In our study, healthcare providers also identified the need to reorient healthcare services to make them more accessible to patients by providing more diabetes-related services in the clinic and community. Improving community referral systems, community outreach, and home-based care programs ensures continuity of effective care for T2D patients. Findings from other studies support these recommendations [33]. The participants also identified that diabetes clinic environment, infrastructure, and clinic processes influence glycemic control. T2D patients miss clinic appointments because of limited access for patients with disability, overcrowded waiting areas, rigid appointment schedules, and lack of patient support services. This in turn affects patients' adherence to medication and compliance with diabetes management plans, which is supported by findings from other studies [34].

6. Limitations of the study

This study has a few limitations. It was limited to healthcare providers working in urban regions. Selection of participants in rural regions and in remote areas may show different results. Furthermore, the study was limited to the exploration of healthcare providers’ perceptions in determining the different healthcare system factors that influence glycemic control; patients' perspectives were not explored.

7. Conclusion

In conclusion, we found that glycemic control among T2D patients attending diabetes clinics was influenced by healthcare system factors, as reported by healthcare providers. These healthcare system factors include:

  • Shortage and high workload of trained healthcare providers.
  • Limited access to essential medicines, consumables, and medical equipment.
  • Inadequate delivery of services that maintain continuity of care both in the clinics and community where the patient lives.
  • Lack of an effective and robust healthcare information system.
  • Diabetes clinics which were not very supportive in terms of infrastructure and clinic processes.

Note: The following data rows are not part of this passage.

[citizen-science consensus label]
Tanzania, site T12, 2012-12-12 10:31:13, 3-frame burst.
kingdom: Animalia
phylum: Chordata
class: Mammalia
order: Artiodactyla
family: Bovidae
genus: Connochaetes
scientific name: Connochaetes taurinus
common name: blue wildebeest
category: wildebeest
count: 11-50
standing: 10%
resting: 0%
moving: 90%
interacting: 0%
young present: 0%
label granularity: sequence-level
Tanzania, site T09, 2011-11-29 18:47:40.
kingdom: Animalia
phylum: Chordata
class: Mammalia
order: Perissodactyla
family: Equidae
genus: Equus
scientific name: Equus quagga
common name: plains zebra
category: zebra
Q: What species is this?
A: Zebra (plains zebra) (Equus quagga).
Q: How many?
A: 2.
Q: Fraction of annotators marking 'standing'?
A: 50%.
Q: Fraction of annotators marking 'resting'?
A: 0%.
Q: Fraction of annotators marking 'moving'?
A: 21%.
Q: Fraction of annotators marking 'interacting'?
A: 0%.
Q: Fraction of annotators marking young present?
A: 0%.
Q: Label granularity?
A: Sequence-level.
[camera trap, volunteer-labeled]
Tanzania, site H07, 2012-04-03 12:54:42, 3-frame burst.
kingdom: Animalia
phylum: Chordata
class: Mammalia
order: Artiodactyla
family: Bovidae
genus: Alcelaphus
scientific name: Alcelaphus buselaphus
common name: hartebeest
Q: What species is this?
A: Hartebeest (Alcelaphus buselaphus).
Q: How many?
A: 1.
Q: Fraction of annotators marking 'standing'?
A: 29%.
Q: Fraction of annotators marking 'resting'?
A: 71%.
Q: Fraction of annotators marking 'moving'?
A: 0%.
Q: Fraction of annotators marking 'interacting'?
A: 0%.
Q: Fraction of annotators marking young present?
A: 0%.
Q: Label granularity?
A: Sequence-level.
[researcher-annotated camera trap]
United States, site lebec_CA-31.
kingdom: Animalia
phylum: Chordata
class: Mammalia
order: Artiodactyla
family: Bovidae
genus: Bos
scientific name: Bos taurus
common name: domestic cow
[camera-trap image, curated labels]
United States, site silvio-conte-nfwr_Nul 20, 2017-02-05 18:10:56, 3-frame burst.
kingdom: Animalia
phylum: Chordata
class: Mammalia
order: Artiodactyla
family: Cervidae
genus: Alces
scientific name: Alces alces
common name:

This study also found that healthcare providers' attitudes, knowledge, and skills directly impact glycemic control. More research is needed, especially on T2D patients' perspectives on healthcare system factors that facilitate or serve as barriers to good glycemic control since healthcare providers and T2D patients may have different levels of understanding of what is necessary for an effective diabetes management and care.

Disclosures: The authors report no conflict of interests.

Acknowledgments: The authors would like to thank the following people for their contribution to this study: staff participants from the three healthcare centers included in this study for their participation in the focus group discussions, Dr. Donald Wilson for his technical advice, and Mrs. Sabiha Khan for her advisory input and encouragement.